▶ _Problema planteado 1_: En la sección del documento sobre Tomás de Aquino, ¿de qué manera encontró a Tomás quien escribe?

▶ _Sección del documento_:

★ ★ ★ ★ ★ ★ ★

Un amable lector del blog, desconocemos con qué asiduidad nos visita, nos ha formulado la siguiente pregunta que consideramos interesante responder:
¿Por qué en pleno siglo XXI insistir con las ideas de un escritor tan antiguo como Tomás de Aquino?
Al amable lector le causa una considerable extrañeza nuestra insistencia en la difusión del tomismo, siendo así que, según él, Tomás vivió y escribió en otra época y para otra época. Y, al parecer, sus propuestas estarían hoy no solo "pasadas de moda" (lo cual no es criterio alguno en filosofía y mucho menos en teología), sino que incluso habrían sido "hace tiempo" completamente refutadas por filósofos "modernos" y también por la ciencia actual.
Pero no solo eso, sino que nuestro lector considera también que el estado actual de la sociedad, con sus "avances" en "libertades" y una mayor "tolerancia", democracia, pluralismo, etc., hacen del todo incompatibles los ideales de Tomás de Aquino, representante, según nuestro lector, de un universo cerrado, teocrático, represivo, intolerante, fanático y un muy largo etcétera.
Hasta ahí las preocupaciones del amable lector. Vamos a tratar de esbozar una respuesta a su pregunta puntual:
¿Por qué Tomás hoy?
Ante todo diré que a Tomás lo encontré por casualidad allá en los tiempos de mi cada vez más lejana juventud. Los detalles del dichoso encuentro los he relatado en otro lugar y no corresponde repetirme aquí. Quisiera tan solo insistir en lo fortuito del hallazgo, fortuito, claro está, para el ojo humano, pero sin duda muy poco fortuito para el Dios de Tomás. No andaba yo buscando filosofías ni nada que se le pareciera, a decir verdad ni siquiera me interesaba la religión. Era, como ya he dicho, un joven como todos preocupado por naderías y caprichoso.

★ ★ ★ ★ ★ ★ ★

[Entradas almacenadas]
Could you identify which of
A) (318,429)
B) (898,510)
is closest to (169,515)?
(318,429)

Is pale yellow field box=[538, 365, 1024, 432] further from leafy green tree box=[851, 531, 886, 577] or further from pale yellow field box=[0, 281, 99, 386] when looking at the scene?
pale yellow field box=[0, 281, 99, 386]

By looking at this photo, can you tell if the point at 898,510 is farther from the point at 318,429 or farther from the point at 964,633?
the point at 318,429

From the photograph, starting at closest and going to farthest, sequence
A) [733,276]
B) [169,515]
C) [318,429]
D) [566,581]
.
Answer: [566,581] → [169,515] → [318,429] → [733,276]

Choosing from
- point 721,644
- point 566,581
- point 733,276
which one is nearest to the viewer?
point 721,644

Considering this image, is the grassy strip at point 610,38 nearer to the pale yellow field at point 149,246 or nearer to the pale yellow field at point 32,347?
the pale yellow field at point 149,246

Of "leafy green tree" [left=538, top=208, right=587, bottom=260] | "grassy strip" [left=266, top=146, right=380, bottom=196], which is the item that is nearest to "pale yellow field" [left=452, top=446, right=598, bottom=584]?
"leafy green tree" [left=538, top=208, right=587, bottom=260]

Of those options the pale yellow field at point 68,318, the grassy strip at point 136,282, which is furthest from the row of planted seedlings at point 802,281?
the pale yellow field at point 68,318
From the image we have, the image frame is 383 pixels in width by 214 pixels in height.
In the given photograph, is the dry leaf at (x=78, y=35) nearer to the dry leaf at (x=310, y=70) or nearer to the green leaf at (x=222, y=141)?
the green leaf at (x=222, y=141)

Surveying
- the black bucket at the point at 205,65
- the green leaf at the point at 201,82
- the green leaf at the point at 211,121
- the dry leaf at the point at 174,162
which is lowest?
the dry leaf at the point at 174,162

★ ★ ★ ★ ★ ★ ★

▶ _Problema planteado 2_: Identifica cada línea de los registros que contenga la cadena "nearest".

▶ _Respuesta completa 1_: Lo encontró por casualidad, en los tiempos de su juventud.

▶ _Respuesta completa 2_:
which one is nearest to the viewer?
Of "leafy green tree" [left=538, top=208, right=587, bottom=260] | "grassy strip" [left=266, top=146, right=380, bottom=196], which is the item that is nearest to "pale yellow field" [left=452, top=446, right=598, bottom=584]?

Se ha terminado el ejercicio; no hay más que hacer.